§ Aim of the task: In the blog posts on Calvinism that follow, which side does the writer's prayer partner lean toward?

§ Extract:
************

Tuesday, July 31, 2007

Calvinism 2

Likely this will be my last post on this subject, but it is the hot topic in my house right now. Part of the Calvinistic thinking is that God only loves those he foreordained to be saved. In other words, he doesn't love sinners who will not be saved. This is explained by pointing to scriptures where the Bible says God loves all as really meaning only His own.

However, we as Christians are instructed to love our enemies, our neighbors as ourselves, and even those who persecute us. The question then is: "Why would God call His creation to a higher standard than He Himself is going to follow?"

Saturday, July 28, 2007

Doctrinal Debate - Calvinism vs Arminianism

I think that most folks who come to this blog are Christians. I'm sure some aren't, but given that a high percentage of the postings and linkages deal with Christianity explicitly or have a religious right flavor, those who are not so disposed probably run for blogs that think like they do.

Within the evangelical church, there are many factions, and some of those factions have factions, which sometimes breed other factions. In fact, there are now so many factions, that I wouldn't be surprised if independent churches are becoming the norm.

In my world (and welcome to it) I have had an ongoing debate with my brother and my partner regarding the Charismatic side of things. What about tongues? Slain in the spirit? Word of knowledge? I don't agree that these things are necessary in the Biblical age, but I'm OK that they do.

My prayer partner tends toward the Calvinist side and is a bedrock member of Calvary's mother church. We love to debate one another and have lively differences on some of the issues that divide Southern Baptists and Calvary thinking.

That debate now rages close to home. I'm just guessing, but for 99% of Christians I doubt that the Arminian/Calvin issue ever comes up, and for almost that many I doubt they even know there is a debate.

************

§ Supplied material:
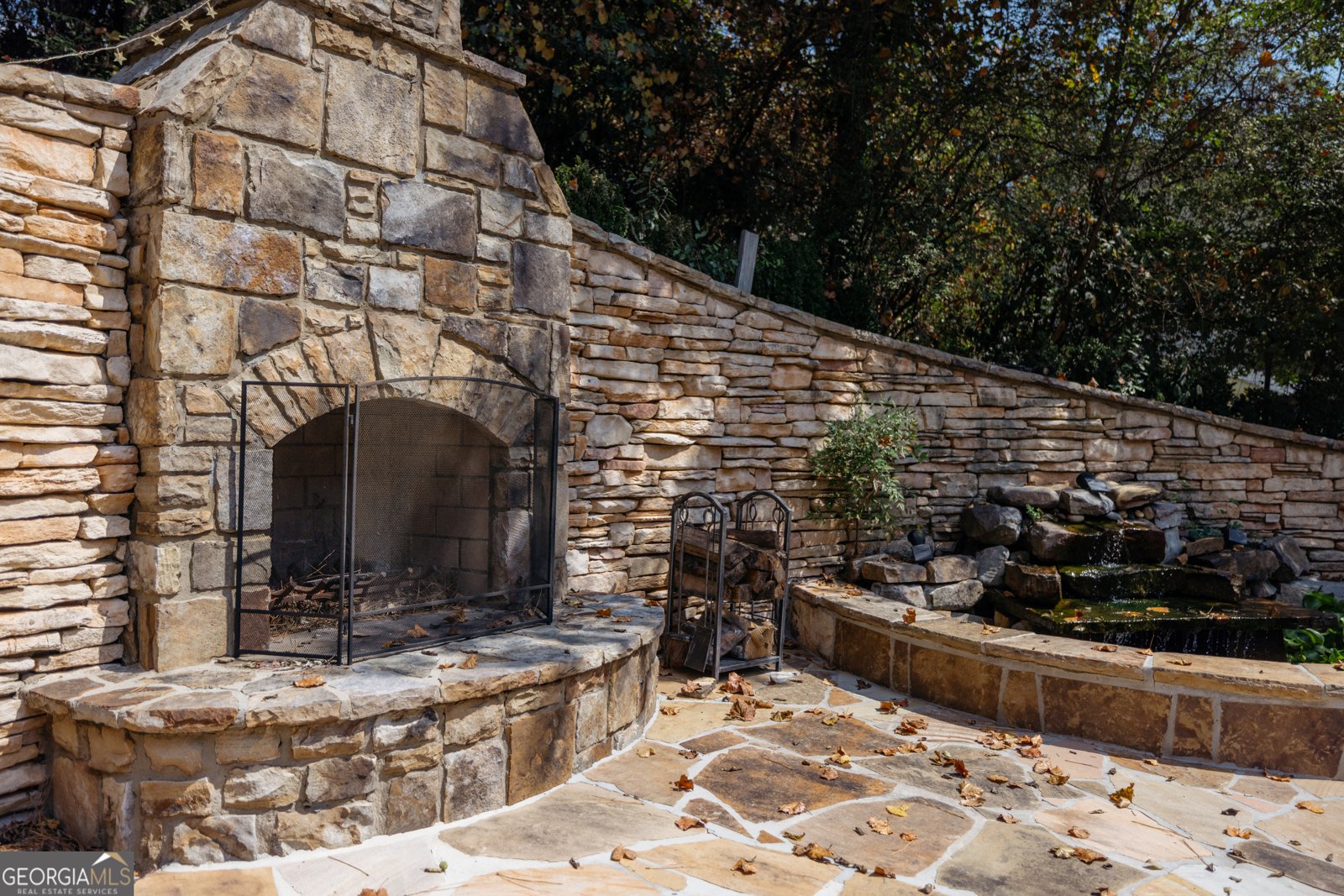 2813 Roxboro Road Atlanta - 93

************

§ Exercise result: The Calvinist side.